Liste des tâches.
**1)** Veuillez recopier un passage de la lettre du 20 mars ci-dessous, en commençant par « Je ne pouvais » et en poursuivant jusqu'à « malgré mon chagrin. ».
**2)** Résumez en deux phrases la lettre du 20 mars ci-dessous.
**3)** Traduisez en anglais cette phrase de la lettre du 20 mars : « Ce n'est pas une raison pour te bouder, cher adoré, bien au contraire, et je te souris malgré mon chagrin. »

20 mars [1847], samedi après-midi, 4 h. ¼

Je ne pouvais pas être prête, mon bien-aimé, pour l’heure que tu m’indiquais parce que ma seule et unique robe de mousseline de laine noire a besoin maintenant d’un raccommodage chaque fois que je la mets. Si j’avais su cela hier je l’aurais préparée avant ce matin ou ce matin même. J’en ai été plus que contrariée et à présent encore je n’en ai pas encorea pris mon parti et j’ai le cœur triste et malheureux de cette bonne occasion manquée. Elles sont si rares que pour peu que j’en échappe quelques-unes il ne m’en reste plus du tout. Ce n’est pas une raison pour te bouder, cher adoré, bien au contraire, et je te souris malgré mon chagrin.

Données affichées.
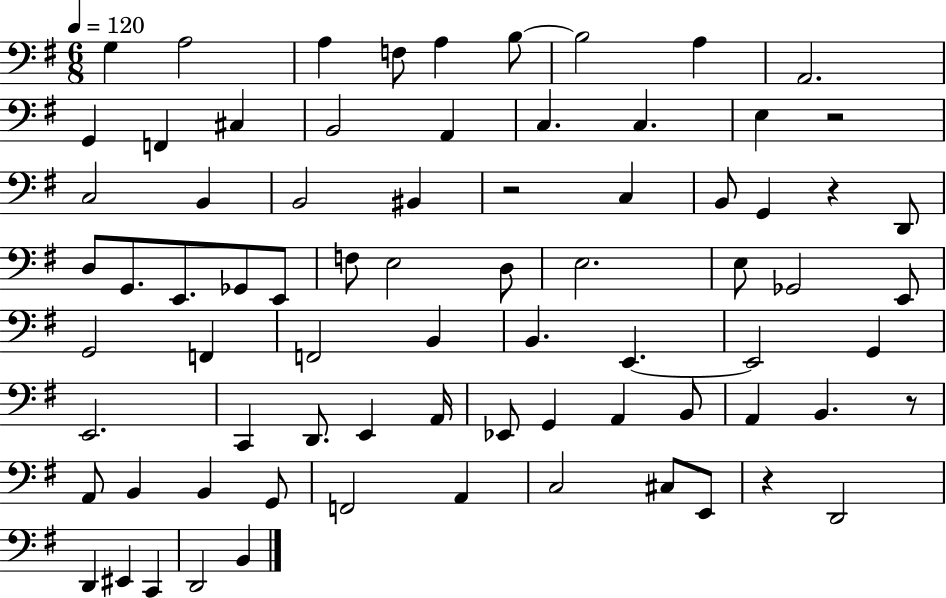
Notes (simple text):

G3/q A3/h A3/q F3/e A3/q B3/e B3/h A3/q A2/h. G2/q F2/q C#3/q B2/h A2/q C3/q. C3/q. E3/q R/h C3/h B2/q B2/h BIS2/q R/h C3/q B2/e G2/q R/q D2/e D3/e G2/e. E2/e. Gb2/e E2/e F3/e E3/h D3/e E3/h. E3/e Gb2/h E2/e G2/h F2/q F2/h B2/q B2/q. E2/q. E2/h G2/q E2/h. C2/q D2/e. E2/q A2/s Eb2/e G2/q A2/q B2/e A2/q B2/q. R/e A2/e B2/q B2/q G2/e F2/h A2/q C3/h C#3/e E2/e R/q D2/h D2/q EIS2/q C2/q D2/h B2/q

Réponses attendues.
**1)**
Je ne pouvais pas être prête, mon bien-aimé, pour l’heure que tu m’indiquais parce que ma seule et unique robe de mousseline de laine noire a besoin maintenant d’un raccommodage chaque fois que je la mets. Si j’avais su cela hier je l’aurais préparée avant ce matin ou ce matin même. J’en ai été plus que contrariée et à présent encore je n’en ai pas encorea pris mon parti et j’ai le cœur triste et malheureux de cette bonne occasion manquée. Elles sont si rares que pour peu que j’en échappe quelques-unes il ne m’en reste plus du tout. Ce n’est pas une raison pour te bouder, cher adoré, bien au contraire, et je te souris malgré mon chagrin.

**2)** La personne qui écrit n'a pas pu être prête à l'heure indiquée par son bien-aimé, car son unique robe de mousseline de laine noire doit être raccommodée chaque fois qu'elle la met. Attristée d'avoir manqué une occasion si rare, elle ne le boude pas pour autant et lui sourit malgré son chagrin.

**3)** That is no reason to sulk at you, dear beloved, quite the contrary, and I smile at you in spite of my sorrow.